BEIRUT

Middle East

Egypt summons Qatar envoy amid row over Brotherhood

  • Former Emir of Qatar Sheik Hamad bin Khalifa al-Thani, front left, and Nasser Al-Khelaifi, chairman of the Paris Saint-Germain football team, front right, during a semifinal match between Germany's Peter Gojowczyk and Spain's Rafael Nadal in Qatar Open tennis tournament in Doha, Qatar, Friday, Jan. 3, 2014. (AP Photo/Osama Faisal)

CAIRO: Egypt's foreign ministry said it summoned Qatar's ambassador on Saturday to protest Doha's criticism of the military-installed government's crackdown on the Muslim Brotherhood.

Relations between the countries deteriorated with the Egyptian military's overthrow of president Mohamed Morsi and subsequent deadly crackdown on his Muslim Brotherhood movement, which Qatar backs.

Al-Jazeera television, based in Qatar, has also incensed Egypt's government with its coverage of a police crackdown on persistent Brotherhood protests since Morsi's overthrow in July.

"The Qatari ambassador was summoned over a statement by the Qatari foreign ministry," foreign ministry spokesman Badr Abdelatty told AFP.

Late Friday, the Qatari foreign ministry condemned deadly clashes between police and Muslim Brotherhood protesters across Egypt, which killed at least 17 people.

Qatar said it was "concerned by the increase in casualties from the crackdown on protests."

It also criticised Egypt's labelling the Brotherhood last month as a terrorist group, which tightened the screws on the beleaguered movement.

The decision was "a precursor to a shoot-to-kill policy against demonstrators," said the statement, published by the official Qatari QNA news agency.

Doha has backed the Brotherhood in several countries swept by the Arab Spring uprisings of 2011, sparking a backlash from the Islamists' opponents, who accused Qatar of using its natural gas wealth to prop up the organisation.

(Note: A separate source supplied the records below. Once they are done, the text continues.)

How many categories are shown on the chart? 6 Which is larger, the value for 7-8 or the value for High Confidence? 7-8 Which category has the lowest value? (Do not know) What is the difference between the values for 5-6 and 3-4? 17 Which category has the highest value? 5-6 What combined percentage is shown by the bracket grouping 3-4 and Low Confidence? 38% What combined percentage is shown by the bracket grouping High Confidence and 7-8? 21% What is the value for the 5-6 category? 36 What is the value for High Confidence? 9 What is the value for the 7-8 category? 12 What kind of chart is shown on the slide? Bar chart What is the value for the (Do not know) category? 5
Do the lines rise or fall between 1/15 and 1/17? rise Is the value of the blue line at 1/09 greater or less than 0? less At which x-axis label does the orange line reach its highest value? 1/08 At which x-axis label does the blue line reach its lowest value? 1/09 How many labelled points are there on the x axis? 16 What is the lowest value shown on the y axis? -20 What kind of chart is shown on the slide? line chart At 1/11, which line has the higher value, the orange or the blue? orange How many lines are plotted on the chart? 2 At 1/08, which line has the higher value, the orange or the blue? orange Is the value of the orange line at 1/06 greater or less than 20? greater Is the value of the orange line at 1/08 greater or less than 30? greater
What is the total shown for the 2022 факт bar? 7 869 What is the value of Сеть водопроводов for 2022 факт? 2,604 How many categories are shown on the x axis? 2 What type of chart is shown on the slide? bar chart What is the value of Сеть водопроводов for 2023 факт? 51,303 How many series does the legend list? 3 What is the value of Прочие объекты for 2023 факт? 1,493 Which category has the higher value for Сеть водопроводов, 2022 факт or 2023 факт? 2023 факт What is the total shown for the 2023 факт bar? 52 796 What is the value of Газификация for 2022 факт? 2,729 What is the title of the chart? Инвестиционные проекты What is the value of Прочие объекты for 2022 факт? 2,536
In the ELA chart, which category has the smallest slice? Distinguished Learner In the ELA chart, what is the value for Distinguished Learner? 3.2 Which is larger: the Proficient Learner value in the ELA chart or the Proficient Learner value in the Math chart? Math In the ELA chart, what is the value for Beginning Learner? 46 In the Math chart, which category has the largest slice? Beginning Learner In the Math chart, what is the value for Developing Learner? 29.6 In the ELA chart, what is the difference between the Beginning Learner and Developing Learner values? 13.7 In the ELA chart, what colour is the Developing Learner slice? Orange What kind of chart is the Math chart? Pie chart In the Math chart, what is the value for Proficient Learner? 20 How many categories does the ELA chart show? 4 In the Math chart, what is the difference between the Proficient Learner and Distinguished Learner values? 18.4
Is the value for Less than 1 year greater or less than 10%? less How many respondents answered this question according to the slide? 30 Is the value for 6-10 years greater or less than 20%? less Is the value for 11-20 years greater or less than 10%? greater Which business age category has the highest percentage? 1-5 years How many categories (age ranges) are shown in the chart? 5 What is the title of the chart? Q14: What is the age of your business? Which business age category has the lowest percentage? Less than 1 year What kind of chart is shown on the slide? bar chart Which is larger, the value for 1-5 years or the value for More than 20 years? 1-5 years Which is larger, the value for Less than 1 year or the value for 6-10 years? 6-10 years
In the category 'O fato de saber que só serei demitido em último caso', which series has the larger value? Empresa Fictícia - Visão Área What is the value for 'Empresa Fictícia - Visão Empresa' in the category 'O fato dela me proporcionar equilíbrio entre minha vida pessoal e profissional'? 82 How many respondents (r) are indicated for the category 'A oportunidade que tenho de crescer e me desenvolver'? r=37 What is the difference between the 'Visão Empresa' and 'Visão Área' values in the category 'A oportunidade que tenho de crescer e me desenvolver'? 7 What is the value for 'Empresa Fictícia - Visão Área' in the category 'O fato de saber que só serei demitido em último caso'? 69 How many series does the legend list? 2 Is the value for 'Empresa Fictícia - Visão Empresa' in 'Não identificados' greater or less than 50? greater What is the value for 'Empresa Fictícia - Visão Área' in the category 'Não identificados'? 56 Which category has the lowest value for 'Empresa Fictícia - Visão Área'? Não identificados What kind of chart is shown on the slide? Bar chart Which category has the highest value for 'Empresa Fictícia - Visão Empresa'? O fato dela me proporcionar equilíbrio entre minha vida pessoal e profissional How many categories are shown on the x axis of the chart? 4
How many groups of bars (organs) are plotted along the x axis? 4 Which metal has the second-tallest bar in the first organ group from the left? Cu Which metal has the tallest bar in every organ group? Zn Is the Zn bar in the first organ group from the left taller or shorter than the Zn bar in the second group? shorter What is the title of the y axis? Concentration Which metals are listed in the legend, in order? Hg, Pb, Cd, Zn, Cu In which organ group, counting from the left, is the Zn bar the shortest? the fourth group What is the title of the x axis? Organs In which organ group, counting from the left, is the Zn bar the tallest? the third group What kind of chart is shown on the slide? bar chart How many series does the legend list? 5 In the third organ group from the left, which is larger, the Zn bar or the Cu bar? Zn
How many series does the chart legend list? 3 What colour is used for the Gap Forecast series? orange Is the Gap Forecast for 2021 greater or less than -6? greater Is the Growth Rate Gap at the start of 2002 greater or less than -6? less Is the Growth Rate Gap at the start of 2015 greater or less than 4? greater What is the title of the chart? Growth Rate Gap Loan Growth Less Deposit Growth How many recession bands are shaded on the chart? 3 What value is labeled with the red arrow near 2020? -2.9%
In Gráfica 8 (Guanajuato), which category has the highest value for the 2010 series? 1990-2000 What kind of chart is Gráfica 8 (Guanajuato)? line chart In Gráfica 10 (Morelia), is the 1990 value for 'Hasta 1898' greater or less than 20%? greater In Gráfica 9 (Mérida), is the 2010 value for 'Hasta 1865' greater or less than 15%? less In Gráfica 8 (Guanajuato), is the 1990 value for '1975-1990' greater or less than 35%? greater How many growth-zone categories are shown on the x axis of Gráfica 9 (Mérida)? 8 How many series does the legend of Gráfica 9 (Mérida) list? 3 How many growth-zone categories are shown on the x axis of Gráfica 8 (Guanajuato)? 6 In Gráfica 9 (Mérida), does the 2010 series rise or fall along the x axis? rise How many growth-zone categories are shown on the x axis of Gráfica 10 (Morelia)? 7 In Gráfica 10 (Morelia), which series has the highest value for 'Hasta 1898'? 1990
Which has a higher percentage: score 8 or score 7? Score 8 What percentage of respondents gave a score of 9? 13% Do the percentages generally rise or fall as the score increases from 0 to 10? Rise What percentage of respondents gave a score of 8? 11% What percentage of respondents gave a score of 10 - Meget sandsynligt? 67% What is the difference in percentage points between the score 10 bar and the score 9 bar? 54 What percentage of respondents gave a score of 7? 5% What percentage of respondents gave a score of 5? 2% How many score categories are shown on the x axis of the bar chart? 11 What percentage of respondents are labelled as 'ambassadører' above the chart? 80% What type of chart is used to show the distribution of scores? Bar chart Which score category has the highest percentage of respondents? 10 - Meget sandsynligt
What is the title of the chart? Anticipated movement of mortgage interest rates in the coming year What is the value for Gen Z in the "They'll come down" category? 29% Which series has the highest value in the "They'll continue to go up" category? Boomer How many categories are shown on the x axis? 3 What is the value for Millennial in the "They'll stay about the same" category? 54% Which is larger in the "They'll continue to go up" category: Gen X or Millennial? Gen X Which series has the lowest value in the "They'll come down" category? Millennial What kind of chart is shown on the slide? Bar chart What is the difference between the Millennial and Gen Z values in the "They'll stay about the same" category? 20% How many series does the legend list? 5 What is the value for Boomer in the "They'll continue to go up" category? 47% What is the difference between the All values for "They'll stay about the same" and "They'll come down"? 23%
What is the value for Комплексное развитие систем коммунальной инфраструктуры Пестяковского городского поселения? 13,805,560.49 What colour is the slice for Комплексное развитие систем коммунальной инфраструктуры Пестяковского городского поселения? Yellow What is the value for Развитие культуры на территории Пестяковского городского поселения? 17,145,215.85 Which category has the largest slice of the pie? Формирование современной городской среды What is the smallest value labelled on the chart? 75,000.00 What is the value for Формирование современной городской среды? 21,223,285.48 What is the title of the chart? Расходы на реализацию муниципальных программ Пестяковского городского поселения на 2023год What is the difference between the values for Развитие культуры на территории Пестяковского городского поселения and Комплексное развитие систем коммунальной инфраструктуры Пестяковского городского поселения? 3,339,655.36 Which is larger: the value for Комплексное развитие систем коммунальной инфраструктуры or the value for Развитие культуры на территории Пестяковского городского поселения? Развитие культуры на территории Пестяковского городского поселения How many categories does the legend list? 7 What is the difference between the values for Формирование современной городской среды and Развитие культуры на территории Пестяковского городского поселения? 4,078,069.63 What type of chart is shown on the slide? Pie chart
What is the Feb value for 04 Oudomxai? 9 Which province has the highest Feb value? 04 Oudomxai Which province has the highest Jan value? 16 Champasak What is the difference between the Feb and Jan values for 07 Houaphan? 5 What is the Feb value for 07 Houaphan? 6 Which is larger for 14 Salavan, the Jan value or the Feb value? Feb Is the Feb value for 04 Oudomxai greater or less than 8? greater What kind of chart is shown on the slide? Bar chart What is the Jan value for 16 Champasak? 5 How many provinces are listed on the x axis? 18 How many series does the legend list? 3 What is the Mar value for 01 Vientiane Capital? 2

During Morsi's single year in power, Doha pledged billions of dollars in aid to support Egypt's battered economy, prompting accusations from Morsi's opposition that it was trying to buy influence in the highly nationalistic country.

Doha now harbours several Islamists who fled the crackdown on the Brotherhood following Morsi's overthrow, which killed more than 1,000 people in street clashes and imprisoned thousands more.

Egypt has called on Arab states to respect a 1998 counter-terrorism treaty and hand over Islamists wanted for trial.

One of them is Yousef Qaradawi, a prominent Egyptian-born cleric based in Doha.

Qaradawi faces trial with Morsi and 129 other suspects accused of involvement in jail breaks and attacks on police stations during the early 2011 uprising that toppled strongman Hosni Mubarak.

He rose to prominence through his show on Al-Jazeera, which Egypt accuses of biased coverage of the Brotherhood.

Egypt has jailed several journalists working for the media conglomerate since Morsi's overthrow, including three journalists with Al-Jazeera's English language news operation.

The broadcaster's Cairo bureau chief, Mohammed Fahmy, Australian journalist Peter Greste and producer Baher Mohamed were detained following their arrest last week in a Cairo hotel.

Fahmy has been accused of membership in the "terrorist" Brotherhood, a charge his family denies.

Police had previously raided Al-Jazeera offices in Cairo and confiscated broadcasting equipment.